サマリー
- 「退職所得の受給に関する申告書」を提出していれば基本的には確定申告不要
- 退職金を受け取ったのみでは通常、確定申告の義務は生じない
- 「退職所得の受給に関する申告書」を提出していても、確定申告を任意に行う場合には退職所得も含めて申告
- 住宅ローン控除で控除しきれなかった残額がある場合には、「退職所得の受給に関する申告書」を提出していても、確定申告した方が有利な場合がある
- 「退職所得の受給に関する申告書」を提出していない場合は、高額の源泉徴収がなされているので、確定申告しないと損
問題の所在
- 12月末時点で退職済みで会社に在籍していない場合には、年末調整が受けられない
- そのため、確定申告の要否が問題となる
結論の根拠
(1)「退職所得の受給に関する申告書」を提出している人
退職金等の支払者が所得税額および復興特別所得税額を計算し、その退職手当等の支払の際、退職所得の金額に応じた所得税等の額が源泉徴収されるため、原則として確定申告は必要ありません。
ただし、医療費控除や寄附金控除の適用を受けるなどの理由で確定申告書を提出する場合は、確定申告書に退職所得の金額を記載する必要があります。

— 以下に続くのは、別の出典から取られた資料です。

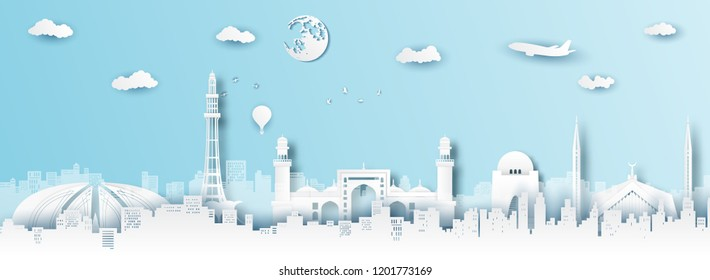 Panorama of top world famous landmark of Pakistan,paper cut style vector illustration.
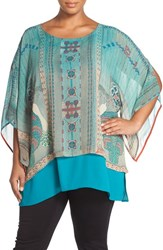 Plus Size Women's Citron Print Silk Layered Tunic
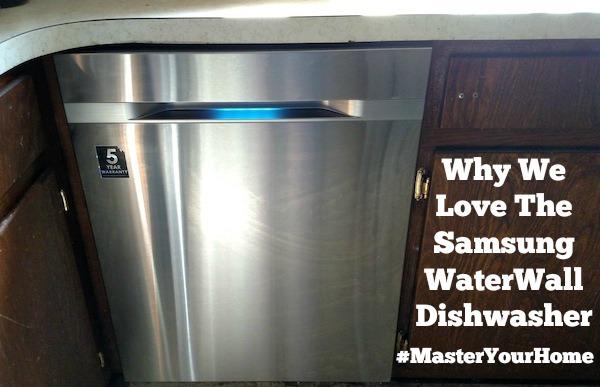 Samsung WaterWall Dishwasher #MasterYourHome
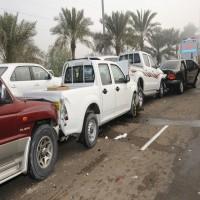 وفاة 102 شخص في حوادث الطرق خلال الصيف الماضي بالدولة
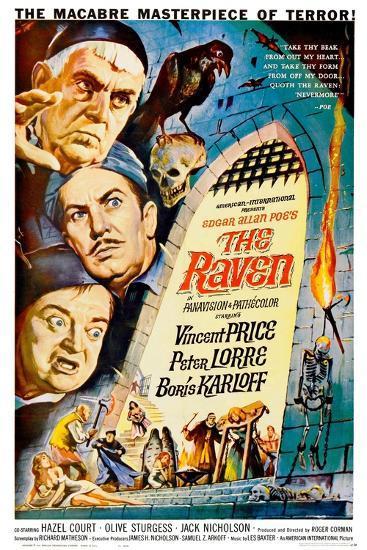 The Raven, 1963--Giclee Print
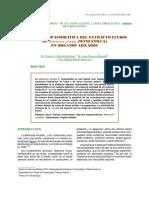 pla06196.pdf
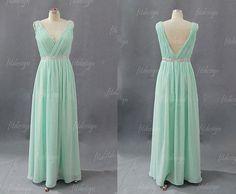 mint prom dress, chiffon prom dress, long prom dress, modest prom dress, cheap prom dress, v-neck prom dress, 1400182 op Etsy, 97,22€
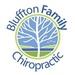 Bluffton Family Chiropractic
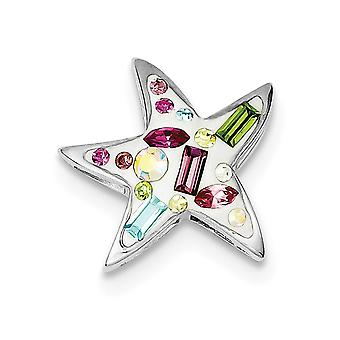925 Sterling Argent Poli Hidden caution Textured dos Rhodium Plaqué Stellux Crystal Star Slide Bijoux Cadeaux pour les femmes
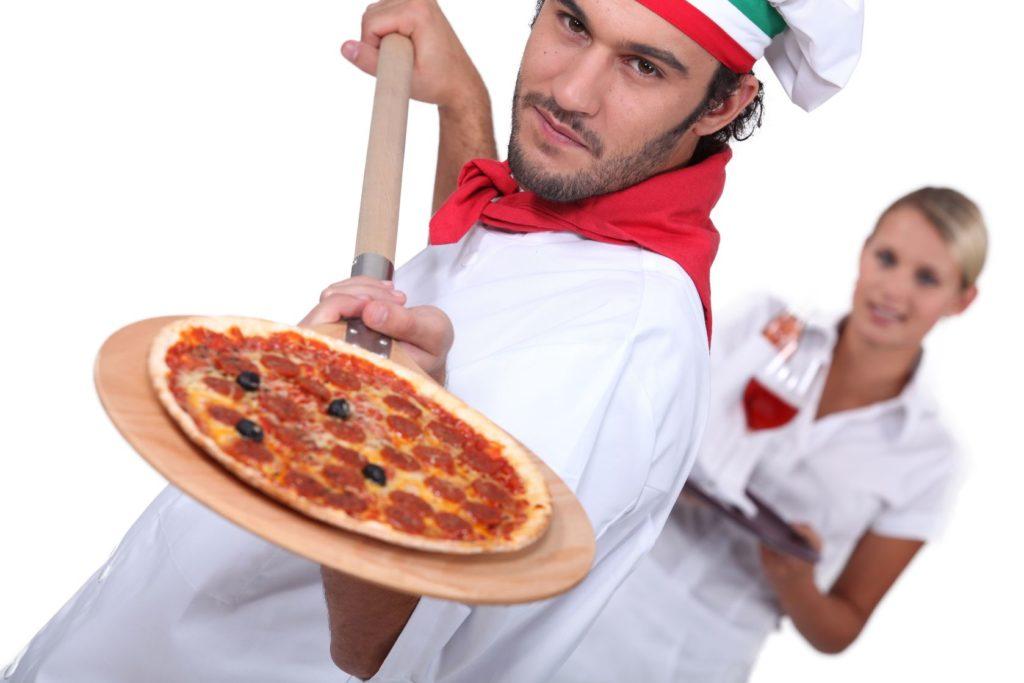 curso_profissional_de_pizza_na Italia_3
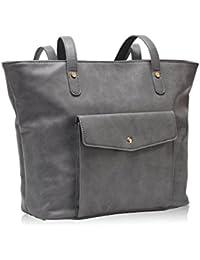 Hynes Victory Chic Handbag Purses Large Tote Bags For Women Grey
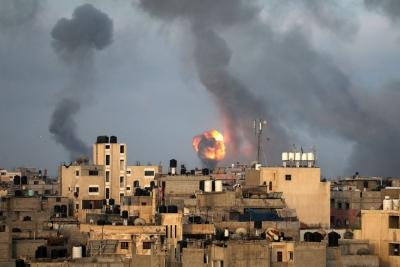 Σιγή από το Συμβούλιο Ασφαλείας του ΟΗΕ για τη βία στην Ιερουσαλήμ - Βομβαρδισμοί και ρουκέτες με 24 νεκρούς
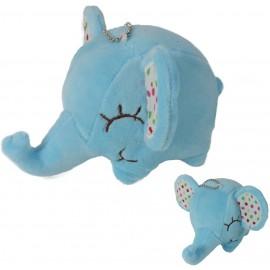 Peluche Elefante Celeste ↕ 7,5 cm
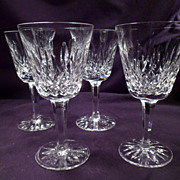 Four Waterford Lismore Red Wine, Claret Glasses, 8 More Available, Marked, Matching Cut Crysta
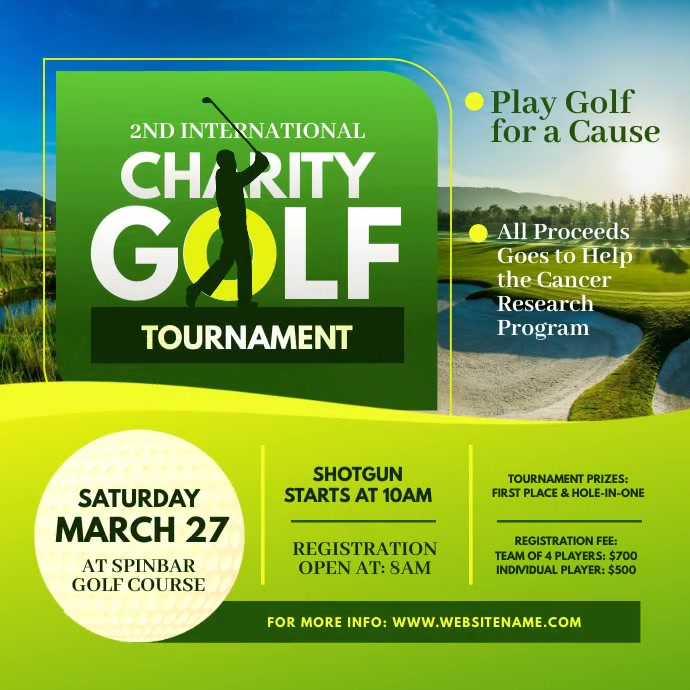 Charity Golf Tournament Instagram Video Post Square (1:1) template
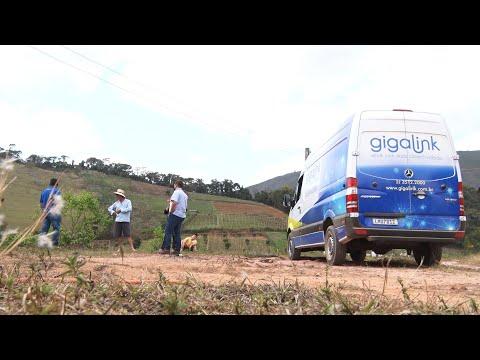 Inclusão digital: Moradores da zona rural de Sumidouro comemoram chegada da internet banda larga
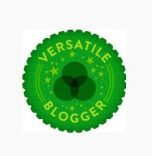 Premio al Blog – Versatile Blogger Award II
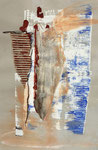 Acryl/Collage auf Papier     45 x 30 cm     1997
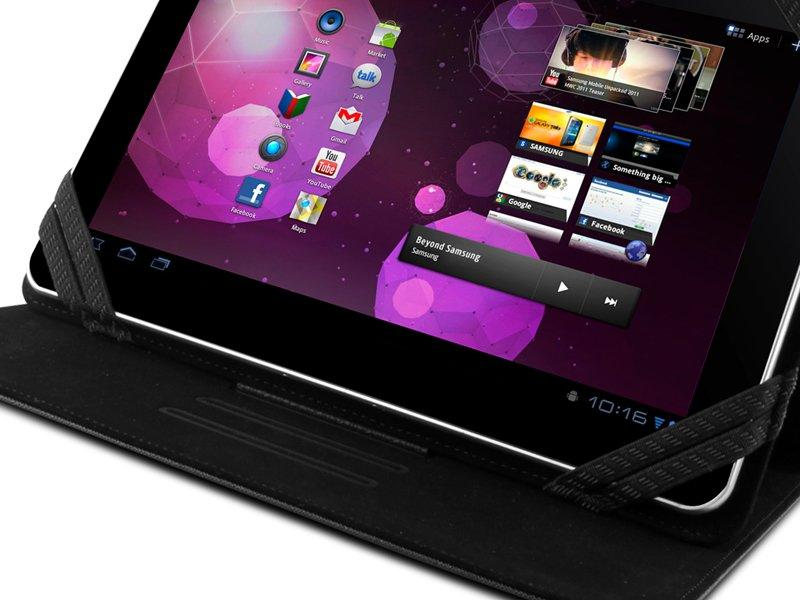 Custodia universale per tablet fino a 10.1 pollici by Puro [GADGET OF THE WEEK]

(2)「退職所得の受給に関する申告書」を提出していない人
退職金等の支払金額の20.42パーセントの所得税額および復興特別所得税額が源泉徴収されますが、受給者本人が確定申告を行うことにより所得税額および復興特別所得税額の精算をします。
根拠法令等
所法30、31、120~122、199、201~203、所令72、措法29の4、所基通30-3、30-5、復興財確法28
https://www.nta.go.jp/taxes/shiraberu/taxanswer/shotoku/1420.htm
退職金は、勤務先に所定の手続をしておけば、源泉徴収で課税関係が終了しますので、原則として確定申告をする必要はありません。
~中略~
退職金の支払を受けるときまでに、「退職所得の受給に関する申告書」を退職金の支払者に提出している方は、源泉徴収だけで所得税等の課税関係が終了(分離課税)しますので、原則として確定申告をする必要はありません。
ただし、医療費控除や寄附金控除の適用を受けるなどの理由で確定申告書を提出する場合は、確定申告書に退職所得の金額を記載する必要があります。「退職所得の受給に関する申告書」を提出していない方は、退職金の収入金額から一律20.42%の所得税等が源泉徴収されますので、確定申告で精算することになります。